Data danger on recycled handsets


Most mobile phone recyclers surveyed are not concerned about data left on recycled mobiles

Consumers are failing to protect their data and identities by properly erasing information from mobile devices they then recycle, according to a new survey that revealed a lack of consensus on how consumers believe they are able to erase data from mobile handsets.

Mobile phone recyclers raised reservations about how much personal data could effectively be wiped, the study showed. Only around a quarter (26%) of all adults believed manually deleting data can completely wipe it from a smartphone and less than half (37%) thought the same about performing a factory reset.

Despite the uncertainties, 59% of people that have recycled a mobile phone surveyed by YouGov on behalf of smartphone defence specialist BlackBelt, have still tried to manually delete information before a mobile phone leaves their possession, even though only 21% of all UK adults believe there isn't a fail-safe way to remove all data from a smartphone.

Nearly three quarters (72%) of the mobile phone recyclers have removed a SIM card from their mobile phone in an attempt to erase personal data, but less than a quarter (23%) of all adults believe removing this will make their information irretrievable by third parties, said BlackBelt.

In addition, 50% of respondents have taken the time to perform a factory reset according to the survey, which looked into the attitudes of UK adults towards personal data security on mobile phones.
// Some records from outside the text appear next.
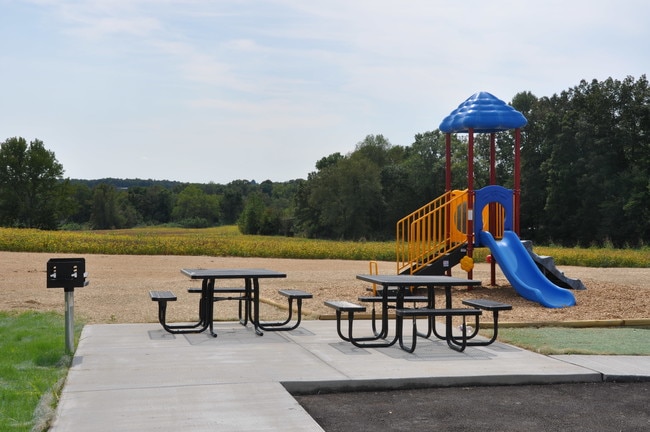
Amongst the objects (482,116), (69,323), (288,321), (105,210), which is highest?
(105,210)

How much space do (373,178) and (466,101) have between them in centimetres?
6093

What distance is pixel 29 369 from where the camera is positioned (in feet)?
24.3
Additionally, 25% of those surveyed have knowingly owned a second hand or refurbished mobile handset and nearly one in three (32%) of those individuals have discovered the previous owner's contacts, photos or other information on the device.

The survey revealed a total of 41% of the sample currently owning a mobile phone has recycled, part-exchanged or sold a phone (excluding selling it to a member if their family,) in the past and can therefore be described as mobile phone recyclers. Almost six in 10 (59%) of those mobile phone recyclers are not concerned about their personal data when sending a handset away for recycling or part exchange. The results suggest this is down to a lack of awareness or concern for the risks stemming from leaving data on mobile devices.

Due to the typical 12 to 24 month upgrade cycle for mobile phone contracts, recycling is becoming an increasingly popular option for disposing for old handsets. Of those who currently own a mobile phone, 26% have previously recycled an old handset, whilst just over a fifth (21%) have either part-exchanged or sold on a used mobile device.

Ken Garner, business development manager at BlackBelt, said: 'In these difficult economic times it's understandable that more people are looking to either sell on or purchase used devices. I'd heard anecdotal evidence about the amount of private data, people were finding on second hand handsets, however these figures throw this into stark relief. The poll results suggest that people should be a lot more concerned about how much of their data remains on a device when it is passed onto a third party because this has the potential to open them up to risks such as fraud and identity theft.'

Garner continued: 'It's reassuring that people are doing what they can to protect their data despite their reservations around the effectiveness. However, we were surprised that there are still some who made no effort to remove their data and this suggests that a great number of us are opening up our data to cybercriminals. This statistic is likely to be of even greater concern to business owners, after all with the rise of bring your own device schemes in the workplace, it's not just our personal data that's at risk.'

BlackBelt claimed that in reality it is not possible for an individual to perform a full removal of personal data from any smartphone or tablet using a device's in-built factory reset or by re-flashing the operating system. This is because contemporary devices are fitted with solid state memory, which uses a technique called wear levelling to minimise data corruption and extend its lifespan by overruling instructions to permanently overwrite old data.

However, BlackBelt's DataWipe product currently completely removes data from Android, iPhone and BlackBerry operating systems, and there are plans to extend cover to additional operating systems and tablets in the near future.